I've been a bit too exhausted to post my birth story - have only had about 4 hours sleep since Monday! In fact, my experience was a bit similar to Julfin in parts: after a day of vaguely wondering whether I was in labour or not, and ringing the maternity assessment for advice, I had a bloody show and was told to come straight in to the hospital. I arrived at the hospital only 1cm dilated but with increasingly strong contractions - literally went from 'should I bother taking paracetamol or not?' at home, to being doubled over at reception.
Because I'd had a bleed they told me to come straight to the delivery unit to have a trace put on - the idea was to get baby checked out in the main delivery unit, and then head downstairs to the birth centre. But the delay getting 30 mins continuous trace on baby, combined with the tension caused by the internal examination and powerful contractions, meant that before long my waterbirth hopes were fading. Unlike Julfin I just about had time to get the TENS machine strapped on, and to agree to and be administered Pethidine - and at that point it was clear that my birth plan was out the window and I would be staying upstairs - howling my way through the pains like a banshee, asxit turned out.
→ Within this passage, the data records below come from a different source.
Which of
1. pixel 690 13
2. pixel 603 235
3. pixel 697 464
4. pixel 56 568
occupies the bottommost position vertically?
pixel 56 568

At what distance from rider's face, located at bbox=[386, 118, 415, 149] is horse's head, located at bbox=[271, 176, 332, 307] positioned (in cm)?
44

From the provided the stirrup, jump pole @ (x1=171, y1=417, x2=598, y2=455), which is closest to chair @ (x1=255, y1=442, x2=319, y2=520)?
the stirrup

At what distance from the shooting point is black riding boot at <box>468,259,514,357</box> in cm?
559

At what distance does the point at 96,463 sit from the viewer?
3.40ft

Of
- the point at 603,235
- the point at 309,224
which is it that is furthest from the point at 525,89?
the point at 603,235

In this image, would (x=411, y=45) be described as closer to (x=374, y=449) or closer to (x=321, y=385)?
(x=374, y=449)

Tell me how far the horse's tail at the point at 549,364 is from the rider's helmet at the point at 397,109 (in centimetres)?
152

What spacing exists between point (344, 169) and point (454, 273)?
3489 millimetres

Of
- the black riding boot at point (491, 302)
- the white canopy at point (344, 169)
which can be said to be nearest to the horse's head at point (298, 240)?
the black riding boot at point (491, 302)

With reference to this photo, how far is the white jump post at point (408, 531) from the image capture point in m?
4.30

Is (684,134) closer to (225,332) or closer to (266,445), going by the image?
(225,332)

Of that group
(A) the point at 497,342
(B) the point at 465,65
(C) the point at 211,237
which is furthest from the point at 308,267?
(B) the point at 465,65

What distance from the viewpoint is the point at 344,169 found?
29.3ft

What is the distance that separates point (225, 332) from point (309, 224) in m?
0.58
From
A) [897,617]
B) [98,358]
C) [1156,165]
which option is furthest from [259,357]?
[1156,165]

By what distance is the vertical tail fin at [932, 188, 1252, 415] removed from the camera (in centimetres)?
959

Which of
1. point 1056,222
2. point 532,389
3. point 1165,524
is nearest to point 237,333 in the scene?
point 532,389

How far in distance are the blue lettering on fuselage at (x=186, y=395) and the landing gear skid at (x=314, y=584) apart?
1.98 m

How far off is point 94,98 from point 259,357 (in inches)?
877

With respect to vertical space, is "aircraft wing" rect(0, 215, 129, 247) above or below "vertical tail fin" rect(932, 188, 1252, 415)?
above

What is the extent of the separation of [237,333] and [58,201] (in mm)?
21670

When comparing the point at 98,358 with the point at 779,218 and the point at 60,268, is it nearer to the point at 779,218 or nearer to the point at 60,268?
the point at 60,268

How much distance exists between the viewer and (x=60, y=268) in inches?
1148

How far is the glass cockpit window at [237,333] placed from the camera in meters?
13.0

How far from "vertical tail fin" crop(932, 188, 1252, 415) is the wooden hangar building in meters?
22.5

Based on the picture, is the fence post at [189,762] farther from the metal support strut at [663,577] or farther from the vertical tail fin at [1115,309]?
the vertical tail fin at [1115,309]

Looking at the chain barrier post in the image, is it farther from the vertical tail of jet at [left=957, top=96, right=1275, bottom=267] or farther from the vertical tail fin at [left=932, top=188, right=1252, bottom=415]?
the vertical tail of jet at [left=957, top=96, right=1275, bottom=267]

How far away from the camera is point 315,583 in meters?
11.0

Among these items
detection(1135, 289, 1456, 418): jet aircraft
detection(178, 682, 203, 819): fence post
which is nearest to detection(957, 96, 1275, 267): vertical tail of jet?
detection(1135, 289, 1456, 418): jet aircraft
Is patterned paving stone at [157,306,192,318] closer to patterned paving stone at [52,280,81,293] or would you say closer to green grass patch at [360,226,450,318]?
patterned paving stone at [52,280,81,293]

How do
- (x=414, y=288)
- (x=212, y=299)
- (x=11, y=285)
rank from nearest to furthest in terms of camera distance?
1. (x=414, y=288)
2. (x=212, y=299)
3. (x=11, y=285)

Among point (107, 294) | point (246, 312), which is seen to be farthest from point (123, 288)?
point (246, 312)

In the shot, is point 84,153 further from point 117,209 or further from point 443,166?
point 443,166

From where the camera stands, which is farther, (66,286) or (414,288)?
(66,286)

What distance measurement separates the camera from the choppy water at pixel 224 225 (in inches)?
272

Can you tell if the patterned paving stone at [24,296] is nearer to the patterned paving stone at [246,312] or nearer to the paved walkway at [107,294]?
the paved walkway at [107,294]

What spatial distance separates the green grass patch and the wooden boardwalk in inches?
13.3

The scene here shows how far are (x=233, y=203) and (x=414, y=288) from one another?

I honestly don't know how I would have managed without the Pethidine. I was so lucky that it worked for me, calmed me down and made me feel less overwhelmed by the pain. Even at the time I could appreciate the funny side of it, as I found myself drowsy and slurring my words. But I just got into the groove of riding the crest of the contractions and making it to the next one. I got to use the birth ball a bit, at the start, before the drugs kicked in, but all my dreams of water, yoga breathing and stretches never stood a chance. There is one delivery room in that unit with a birth pool, but it was already taken, and it was too late to go down to the birth centre with its 11 gorgeous birthing pool rooms. I was simply totally unprepared for the pain to be that powerful. The midwife did say that they were unusually strong contractions for that stage of labour.
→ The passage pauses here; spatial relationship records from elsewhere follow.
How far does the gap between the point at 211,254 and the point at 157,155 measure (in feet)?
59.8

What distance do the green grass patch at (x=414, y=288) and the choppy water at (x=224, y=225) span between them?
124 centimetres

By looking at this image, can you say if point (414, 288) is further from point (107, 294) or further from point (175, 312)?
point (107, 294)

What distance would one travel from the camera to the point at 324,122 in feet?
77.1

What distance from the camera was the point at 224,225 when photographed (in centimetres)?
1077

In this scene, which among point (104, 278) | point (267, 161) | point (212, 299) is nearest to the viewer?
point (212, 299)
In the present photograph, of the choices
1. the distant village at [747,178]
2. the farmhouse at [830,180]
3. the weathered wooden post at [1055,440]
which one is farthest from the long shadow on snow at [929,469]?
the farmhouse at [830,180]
Next thing I knew I felt like I wanted to push, and when they examined me I was 10cm dilated. Pushed for an hour and a half, maybe less, and baby was born just after 2am - 6 hours after I'd arrived at the hospital 1cm dilated and unsure whether or not I'd be sent home again.
Poor DH was very worried that I changed so radically from birth plan and did his best to make sure i knew what I was doing. But thankfully I don't at all regret my decision to take the drugs offered, as if I'd carried on for much longer without, I would have been completely overwhelmed and exhausted, and probably not had the energy to push when it came to it. I honestly think If they'd suggested an epidural or even a c-section at that point, I would have said yes. As it was, I pushed my little girl out myself, most of the drug had worn off, and she was born absolutely healthy and beautiful. I feel so lucky. And amazed that I don't feel one ounce of regret about that drug! I usually put pressure on myself to do things the hard way 
Sorry for the rambling tale, hope it's not too incoherent. I'm still in hospital being monitored as my bladder function stopped after the birth. I've had a catheter fitted, and hopefully when they take it out tomorrow everything will be back to normal and we can go home. I am a bit achey as I needed stitches for tears in two places, but thankfully no episiotomy or other interventions.
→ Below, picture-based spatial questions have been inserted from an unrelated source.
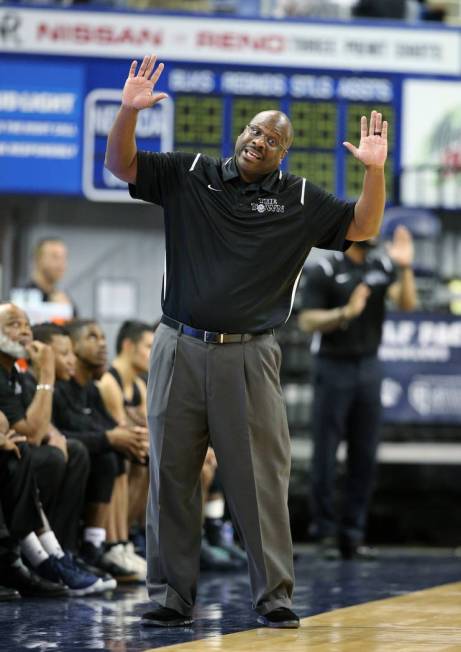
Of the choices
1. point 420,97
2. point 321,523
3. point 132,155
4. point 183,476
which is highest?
point 420,97

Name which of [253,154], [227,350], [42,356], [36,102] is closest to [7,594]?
[42,356]

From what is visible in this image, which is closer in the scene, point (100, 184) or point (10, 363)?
point (10, 363)

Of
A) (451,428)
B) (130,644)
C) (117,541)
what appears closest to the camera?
(130,644)

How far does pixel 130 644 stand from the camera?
3.88m

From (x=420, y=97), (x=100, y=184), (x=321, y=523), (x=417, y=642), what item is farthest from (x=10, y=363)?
(x=420, y=97)

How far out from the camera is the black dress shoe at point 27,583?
5180 millimetres

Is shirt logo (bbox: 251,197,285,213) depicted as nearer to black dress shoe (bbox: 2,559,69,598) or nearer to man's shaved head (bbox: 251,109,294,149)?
man's shaved head (bbox: 251,109,294,149)

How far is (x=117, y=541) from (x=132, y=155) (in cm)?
228

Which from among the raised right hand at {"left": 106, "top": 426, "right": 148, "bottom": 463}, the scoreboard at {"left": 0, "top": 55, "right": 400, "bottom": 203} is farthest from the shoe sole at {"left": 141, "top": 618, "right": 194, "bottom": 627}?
the scoreboard at {"left": 0, "top": 55, "right": 400, "bottom": 203}

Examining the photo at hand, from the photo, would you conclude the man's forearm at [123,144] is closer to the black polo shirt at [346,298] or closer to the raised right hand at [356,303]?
the raised right hand at [356,303]

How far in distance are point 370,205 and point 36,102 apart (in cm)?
575

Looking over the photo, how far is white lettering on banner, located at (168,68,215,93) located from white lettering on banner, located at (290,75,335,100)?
59cm

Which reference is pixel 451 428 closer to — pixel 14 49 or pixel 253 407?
pixel 14 49

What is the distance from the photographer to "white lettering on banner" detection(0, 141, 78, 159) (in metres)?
9.53
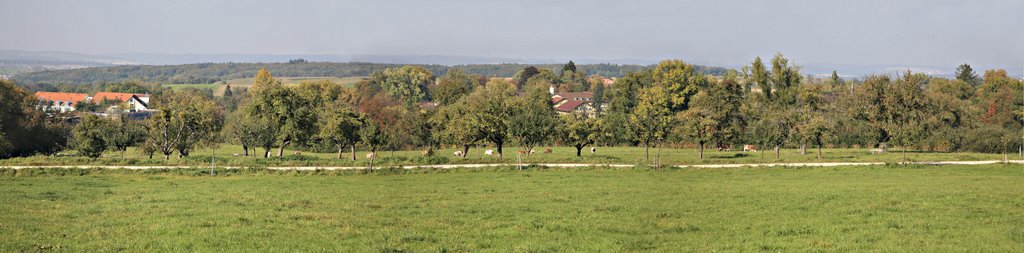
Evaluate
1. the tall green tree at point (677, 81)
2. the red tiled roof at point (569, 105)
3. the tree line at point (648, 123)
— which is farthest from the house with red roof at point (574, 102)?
the tree line at point (648, 123)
So if I could just get some sleep! My little Eleanor is a champ, but hasn't really settled into a feeding routine yet - although she has managed to chew my nipples to bits after less than 48 hours.
Thanks for all the messages everyone. I'm pleased you like the babes we chose. I am so proud of myself, and so should you all be. I'm enjoying the magical bubble we are in at this moment. Thank you all for sharing it with me!
I guess the next step for me is to check out the postnatal thread 
Good luck to all those with bubs still to arrive.